START The records

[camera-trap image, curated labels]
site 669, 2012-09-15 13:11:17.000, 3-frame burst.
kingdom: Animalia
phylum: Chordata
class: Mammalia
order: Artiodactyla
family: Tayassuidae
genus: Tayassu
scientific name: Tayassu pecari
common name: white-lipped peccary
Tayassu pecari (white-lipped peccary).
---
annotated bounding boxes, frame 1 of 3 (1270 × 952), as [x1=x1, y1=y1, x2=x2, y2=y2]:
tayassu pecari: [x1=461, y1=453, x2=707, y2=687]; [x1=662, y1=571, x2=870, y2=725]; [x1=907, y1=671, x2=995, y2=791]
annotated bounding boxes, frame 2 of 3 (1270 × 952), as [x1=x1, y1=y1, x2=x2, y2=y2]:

END The records

_Your goal_. Return every record exactly as it was given.

_Written solution_.
[camera-trap image, curated labels]
site 669, 2012-09-15 13:11:17.000, 3-frame burst.
kingdom: Animalia
phylum: Chordata
class: Mammalia
order: Artiodactyla
family: Tayassuidae
genus: Tayassu
scientific name: Tayassu pecari
common name: white-lipped peccary
Tayassu pecari (white-lipped peccary).
---
annotated bounding boxes, frame 1 of 3 (1270 × 952), as [x1=x1, y1=y1, x2=x2, y2=y2]:
tayassu pecari: [x1=461, y1=453, x2=707, y2=687]; [x1=662, y1=571, x2=870, y2=725]; [x1=907, y1=671, x2=995, y2=791]
annotated bounding boxes, frame 2 of 3 (1270 × 952), as [x1=x1, y1=y1, x2=x2, y2=y2]:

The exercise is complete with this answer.